YOUR ASSIGNMENT: The response should consist only of the lines from the one with "туфли, размер 36-37" to the end of the data below, copied exactly and without pictures.

DATASET EXCERPTS:
'''

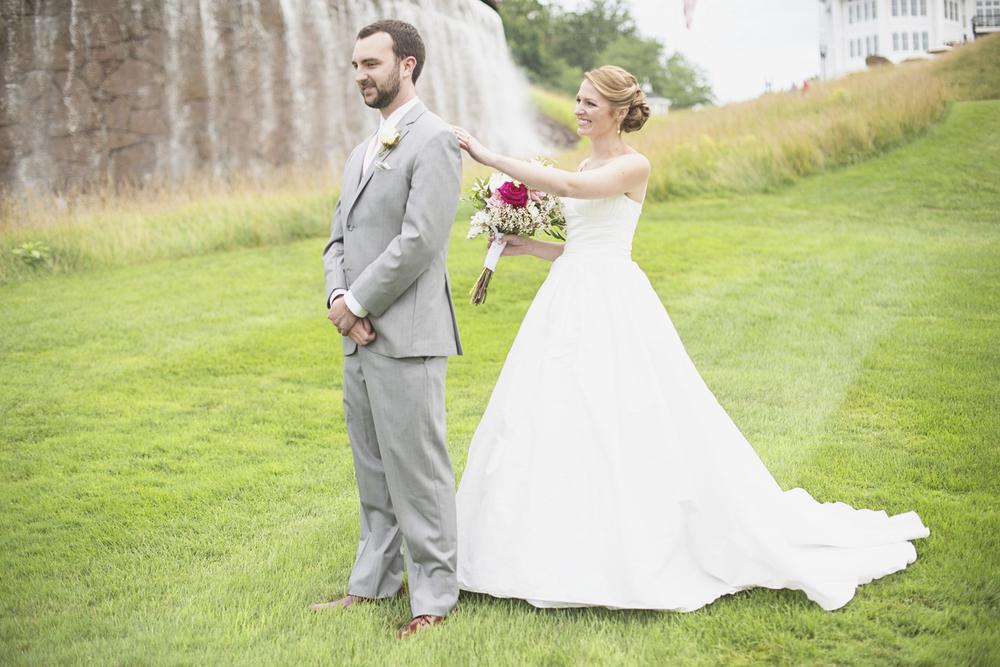 Trump National Golf Club Wedding | Washington, DC Wedding | Bride & groom first look portraits
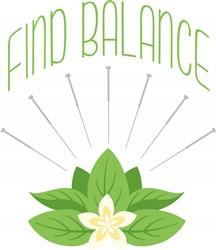 Find Balance Print Art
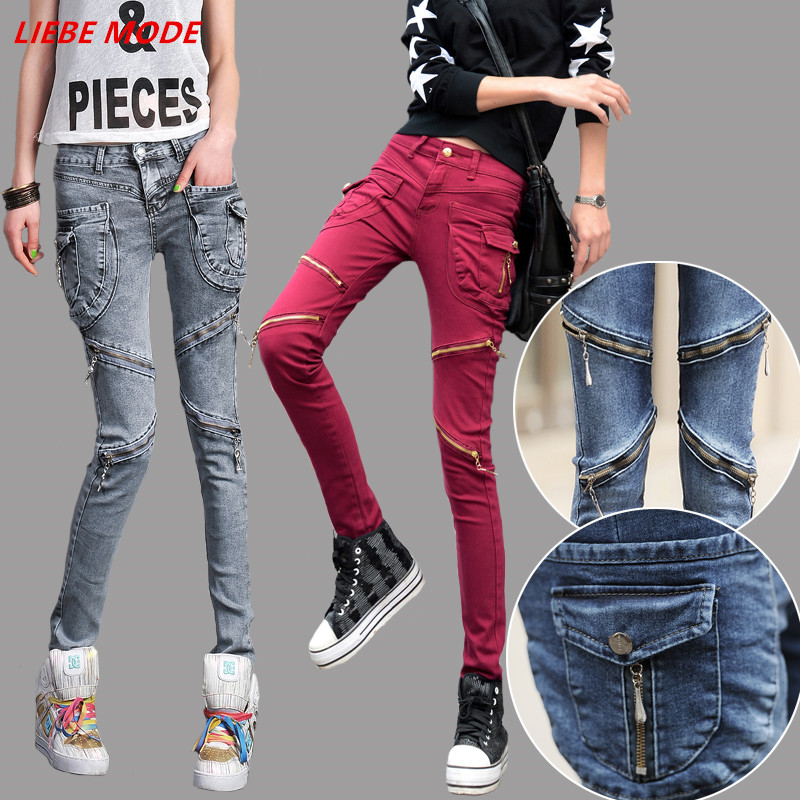 Red Skinny Leg Jeans Promotion-Shop for Promotional Red Skinny Leg ...
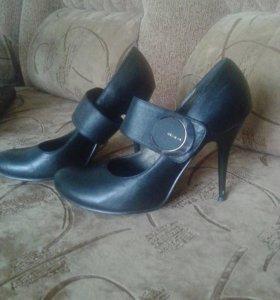 туфли, размер 36-37
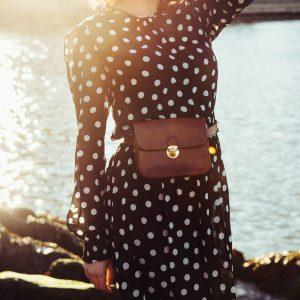 Maxi-jurk met polkadots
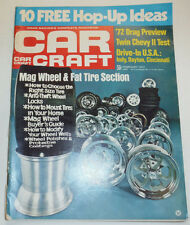 Car Craft Magazine Mag Wheel & Fat Tire Section February 1972 121814R
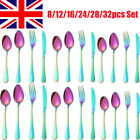 16/24/32pc Cutlery Set Iridescent Forks Spoon Knife Utensil Cafe Stainless Steel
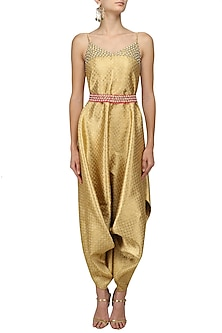 Gold Hand Embroidered Cowl Drape Jumpsuit by Neha Khanna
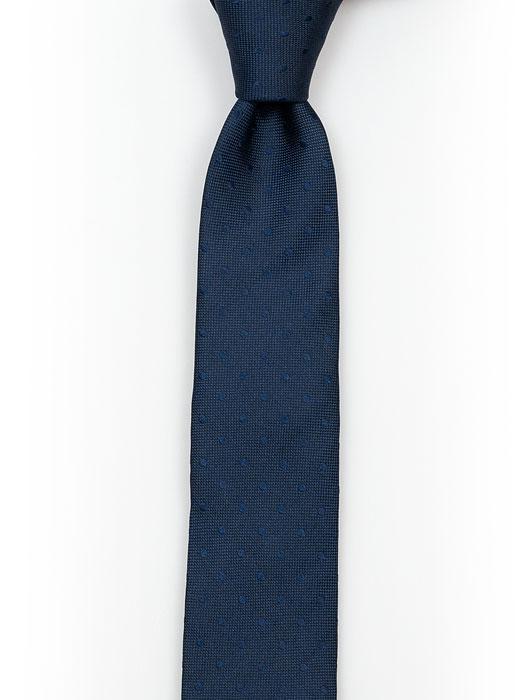 Barnslips i Siden - Marinblå med prickar ton-i-ton - Notch BRUDGUM Navy blue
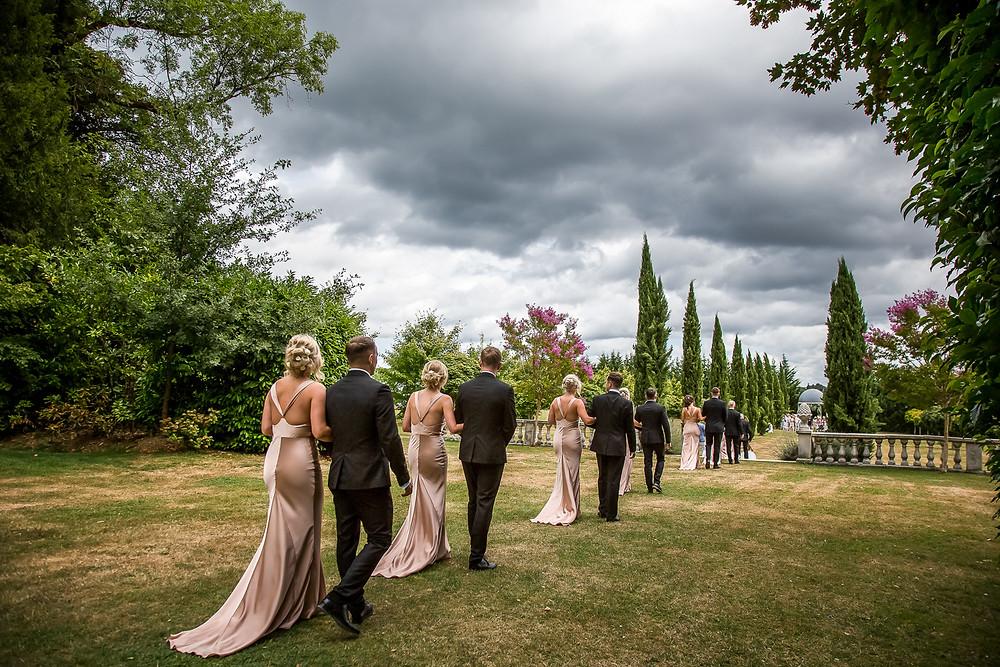 chateau la durantie wedding photographer
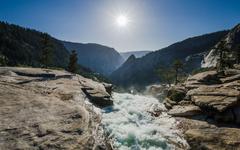 Nevada Fall Yosemite National Park Wallpapers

'''

ANSWER BOX:
 туфли, размер 36-37
 Maxi-jurk met polkadots
 Car Craft Magazine Mag Wheel & Fat Tire Section February 1972 121814R
 16/24/32pc Cutlery Set Iridescent Forks Spoon Knife Utensil Cafe Stainless Steel
 Gold Hand Embroidered Cowl Drape Jumpsuit by Neha Khanna
 Barnslips i Siden - Marinblå med prickar ton-i-ton - Notch BRUDGUM Navy blue
 chateau la durantie wedding photographer
 Nevada Fall Yosemite National Park Wallpapers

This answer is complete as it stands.